About 100 people gathered there to address Tomlinson and other city leaders about their concerns.
Ashok Kumer said he is concerned about recent burglaries in Green Island Hills and asked if police patrols could be increased.
“These break-ins happen in the daytime when they know people are at work. They come to the front door and knock and if nobody answers, they go to the back and kick the door open,” Kumer said. “Police do respond, but that is after the fact. We would like more patrols, to be more visible and deter these things from happening.”
Never miss a local story.
Assistant Police Chief Lem Miller said there are several aspects to any city’s crime problems.
“Unfortunately, property crimes seem to be the biggest issue not only in this neighborhood but in the entire city,” Miller said. “The police department isn’t the only cog in the wheel. You have the courts and corrections also. It’s unfortunate, but I think you’re going to see that the people getting incarcerated the most are those with violent crimes.

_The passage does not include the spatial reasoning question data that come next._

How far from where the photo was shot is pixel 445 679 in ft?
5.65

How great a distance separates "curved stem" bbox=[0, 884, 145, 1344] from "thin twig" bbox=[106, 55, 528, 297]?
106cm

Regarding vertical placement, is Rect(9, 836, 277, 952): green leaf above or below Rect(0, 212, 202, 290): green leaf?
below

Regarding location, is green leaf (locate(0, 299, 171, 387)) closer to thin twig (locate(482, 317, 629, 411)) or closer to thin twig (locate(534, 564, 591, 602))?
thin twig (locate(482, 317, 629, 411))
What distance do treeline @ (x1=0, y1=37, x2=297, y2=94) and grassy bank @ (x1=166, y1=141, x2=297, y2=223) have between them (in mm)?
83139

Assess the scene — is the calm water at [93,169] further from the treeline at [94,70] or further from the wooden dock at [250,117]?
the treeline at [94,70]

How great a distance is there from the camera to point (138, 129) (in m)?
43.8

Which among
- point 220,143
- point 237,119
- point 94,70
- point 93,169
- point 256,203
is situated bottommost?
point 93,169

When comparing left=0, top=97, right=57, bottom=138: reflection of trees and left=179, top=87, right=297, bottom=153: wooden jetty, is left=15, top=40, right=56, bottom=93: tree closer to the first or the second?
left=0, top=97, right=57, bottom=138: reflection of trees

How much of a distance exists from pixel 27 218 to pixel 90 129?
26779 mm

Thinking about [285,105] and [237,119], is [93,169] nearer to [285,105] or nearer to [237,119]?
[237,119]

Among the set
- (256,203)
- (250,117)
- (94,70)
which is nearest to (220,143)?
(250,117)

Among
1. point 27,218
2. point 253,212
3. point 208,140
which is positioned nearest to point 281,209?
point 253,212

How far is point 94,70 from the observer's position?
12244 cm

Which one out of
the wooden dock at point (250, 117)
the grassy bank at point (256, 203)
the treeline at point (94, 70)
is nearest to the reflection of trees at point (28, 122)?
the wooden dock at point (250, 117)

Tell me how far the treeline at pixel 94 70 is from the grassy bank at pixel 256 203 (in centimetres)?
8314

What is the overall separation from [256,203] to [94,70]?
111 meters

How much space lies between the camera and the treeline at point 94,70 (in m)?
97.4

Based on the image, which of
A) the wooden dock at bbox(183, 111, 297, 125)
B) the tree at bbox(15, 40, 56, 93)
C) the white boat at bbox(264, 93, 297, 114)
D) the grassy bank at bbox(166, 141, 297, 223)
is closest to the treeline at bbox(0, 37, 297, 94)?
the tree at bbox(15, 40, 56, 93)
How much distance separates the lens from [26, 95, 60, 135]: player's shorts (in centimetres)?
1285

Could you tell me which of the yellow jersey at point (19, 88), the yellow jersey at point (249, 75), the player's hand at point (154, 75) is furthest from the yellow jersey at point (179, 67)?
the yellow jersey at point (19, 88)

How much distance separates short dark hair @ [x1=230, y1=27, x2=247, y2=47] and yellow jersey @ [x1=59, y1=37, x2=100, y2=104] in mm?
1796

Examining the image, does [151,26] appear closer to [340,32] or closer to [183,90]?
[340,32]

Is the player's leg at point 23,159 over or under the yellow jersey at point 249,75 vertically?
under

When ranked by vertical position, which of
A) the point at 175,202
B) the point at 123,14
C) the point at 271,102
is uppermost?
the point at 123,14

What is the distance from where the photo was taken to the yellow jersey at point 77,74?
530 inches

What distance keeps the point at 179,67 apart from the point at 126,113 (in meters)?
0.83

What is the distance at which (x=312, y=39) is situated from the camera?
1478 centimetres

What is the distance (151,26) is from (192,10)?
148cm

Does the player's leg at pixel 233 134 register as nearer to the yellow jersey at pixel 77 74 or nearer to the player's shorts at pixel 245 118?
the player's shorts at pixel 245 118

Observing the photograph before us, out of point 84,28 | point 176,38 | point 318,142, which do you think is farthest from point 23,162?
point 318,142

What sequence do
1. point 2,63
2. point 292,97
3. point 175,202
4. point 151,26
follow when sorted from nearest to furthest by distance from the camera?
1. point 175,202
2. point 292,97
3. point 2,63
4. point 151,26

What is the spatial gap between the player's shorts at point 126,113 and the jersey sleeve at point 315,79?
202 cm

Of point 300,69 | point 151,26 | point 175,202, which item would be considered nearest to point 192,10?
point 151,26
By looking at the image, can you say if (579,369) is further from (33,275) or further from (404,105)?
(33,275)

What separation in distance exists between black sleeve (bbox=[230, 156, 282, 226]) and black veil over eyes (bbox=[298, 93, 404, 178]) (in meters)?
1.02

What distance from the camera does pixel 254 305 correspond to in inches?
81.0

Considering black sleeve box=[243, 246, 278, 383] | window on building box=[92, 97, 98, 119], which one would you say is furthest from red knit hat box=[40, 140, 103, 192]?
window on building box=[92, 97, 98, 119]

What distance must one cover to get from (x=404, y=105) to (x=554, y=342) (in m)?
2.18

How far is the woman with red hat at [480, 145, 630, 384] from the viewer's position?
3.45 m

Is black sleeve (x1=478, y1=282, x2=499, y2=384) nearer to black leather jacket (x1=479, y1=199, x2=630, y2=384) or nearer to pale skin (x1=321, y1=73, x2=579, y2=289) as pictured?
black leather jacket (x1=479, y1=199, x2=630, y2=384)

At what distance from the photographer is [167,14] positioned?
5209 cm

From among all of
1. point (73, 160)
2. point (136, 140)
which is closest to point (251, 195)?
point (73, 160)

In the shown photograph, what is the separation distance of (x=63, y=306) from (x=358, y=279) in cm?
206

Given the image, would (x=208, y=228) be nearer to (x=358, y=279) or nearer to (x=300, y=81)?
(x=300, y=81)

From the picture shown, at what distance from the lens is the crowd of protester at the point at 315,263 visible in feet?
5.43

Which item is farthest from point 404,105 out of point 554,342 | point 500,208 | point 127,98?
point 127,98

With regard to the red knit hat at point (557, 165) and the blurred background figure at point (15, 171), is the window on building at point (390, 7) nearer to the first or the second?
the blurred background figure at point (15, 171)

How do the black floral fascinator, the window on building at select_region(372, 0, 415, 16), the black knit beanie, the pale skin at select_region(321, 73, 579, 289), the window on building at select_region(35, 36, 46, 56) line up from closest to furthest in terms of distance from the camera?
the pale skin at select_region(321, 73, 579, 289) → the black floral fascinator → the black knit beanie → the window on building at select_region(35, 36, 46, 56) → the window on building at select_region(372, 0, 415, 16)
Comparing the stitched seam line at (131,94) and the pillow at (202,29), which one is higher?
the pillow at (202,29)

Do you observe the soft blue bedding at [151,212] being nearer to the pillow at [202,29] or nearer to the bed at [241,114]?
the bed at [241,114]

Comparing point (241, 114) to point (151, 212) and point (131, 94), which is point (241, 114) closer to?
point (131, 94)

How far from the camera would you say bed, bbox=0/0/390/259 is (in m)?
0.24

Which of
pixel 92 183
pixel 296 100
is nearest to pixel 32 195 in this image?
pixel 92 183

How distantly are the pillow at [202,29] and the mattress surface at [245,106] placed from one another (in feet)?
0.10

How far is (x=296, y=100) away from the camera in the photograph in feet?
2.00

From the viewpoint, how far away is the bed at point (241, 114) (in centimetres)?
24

A property crime, unfortunately, is not considered a violent crime.”
Miller said he would look into increasing the frequency of patrols in Green Island.
Darryl Ellis, also of Green Island, asked if there is anything home owners can do to protect themselves and also help the police do their jobs.
Maj. J.D. Hawk suggested ways to strengthen doors and door jambs so that they are much harder to kick open.
“I’ve kicked in drug house doors most of my life and I can’t kick these (reinforced) doors in,” Hawk said. “We had trouble kicking them in with a battering ram.”
Miller added that with money Columbus Council has appropriated for the department’s Intelligence Led Policing program, he hopes to see an increase in burglary arrests and a reduction in the number of break-ins.
Todd Phillips expressed concern about the city’s recent decision to stop recycling glass, instead routing it to the city’s landfill.
Public Works Director Pat Biegler said there is no longer a market for recycled glass, making it practically impossisble to get rid of it.
“There was a firm that we’ve been working with that comes down from Atlanta periodically,” Biegler said. “Because there’s just no market for it, lately they’ve just been refusing to come.”
Another thing driving the dec ision is the fact that the city has bought new landfill compactors which reduce glass to a powder, making it more practical to put it there, Tomlinson said.
Other topics citizens raised during the hour-and-a-half forum included redevelopment districts, the property tax assessment freeze, Booker T. Washington Apartments and animal control.